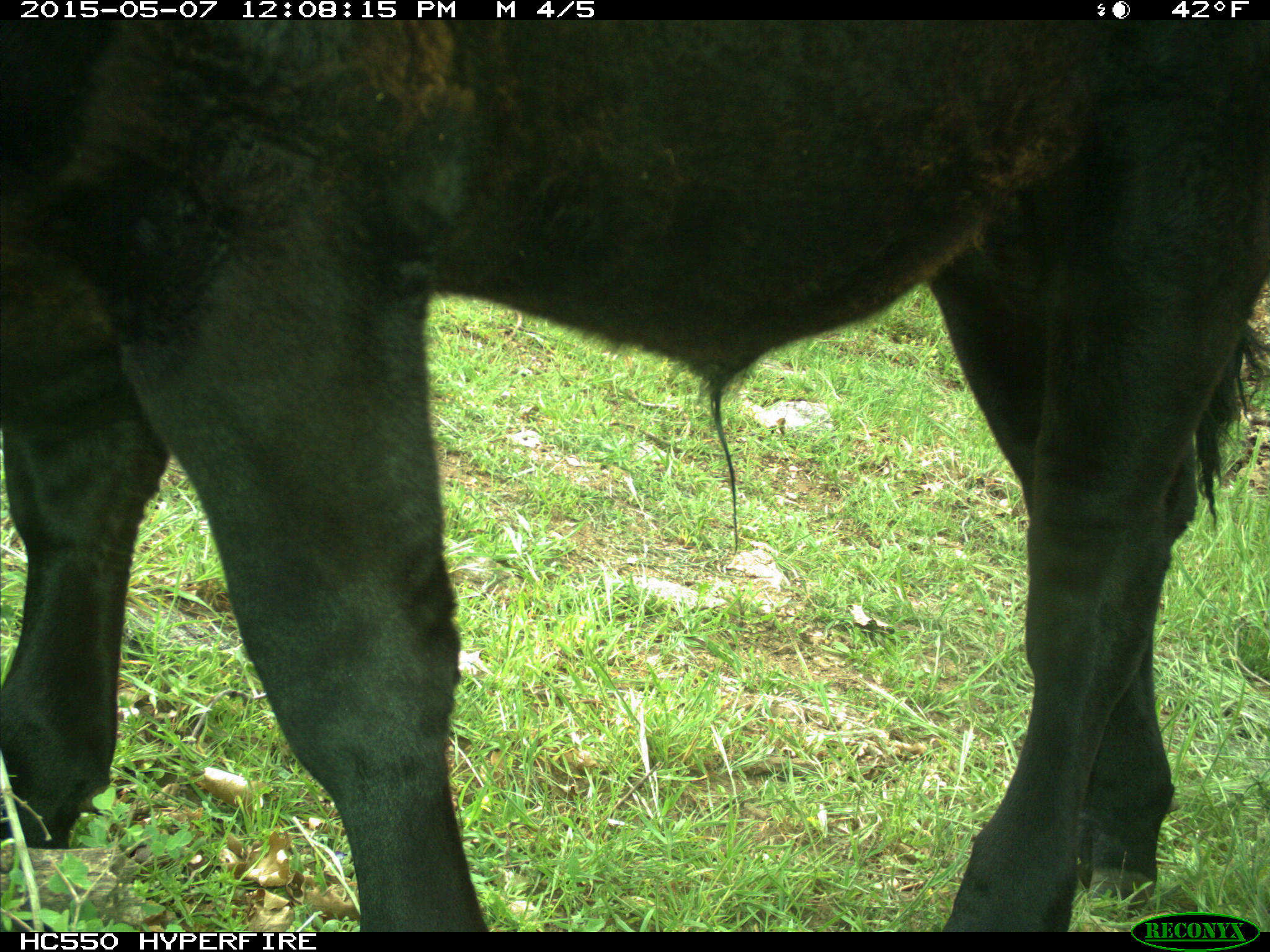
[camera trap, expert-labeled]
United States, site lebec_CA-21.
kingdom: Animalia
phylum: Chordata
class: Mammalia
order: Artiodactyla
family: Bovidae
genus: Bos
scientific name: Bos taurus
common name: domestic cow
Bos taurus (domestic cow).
◇ ◇ ◇ ◇ ◇
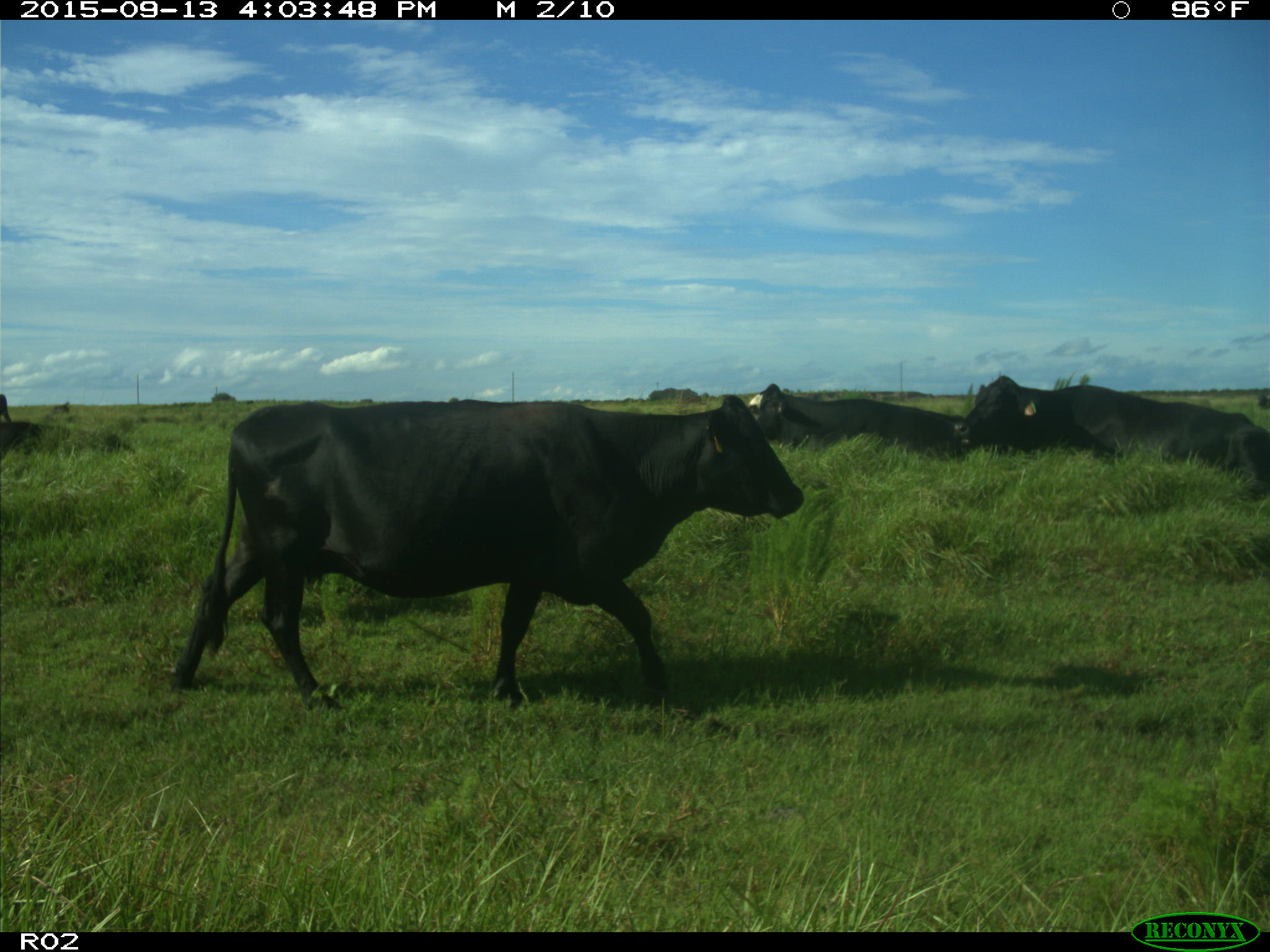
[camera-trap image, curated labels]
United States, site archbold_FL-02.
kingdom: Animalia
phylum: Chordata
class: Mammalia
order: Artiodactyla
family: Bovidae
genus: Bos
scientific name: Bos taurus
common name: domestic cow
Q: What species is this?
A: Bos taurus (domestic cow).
◇ ◇ ◇ ◇ ◇
* Directions for this task: Copy every line from the material in which the word "site" can be found.

* Completed task:
United States, site lebec_CA-21.
United States, site archbold_FL-02.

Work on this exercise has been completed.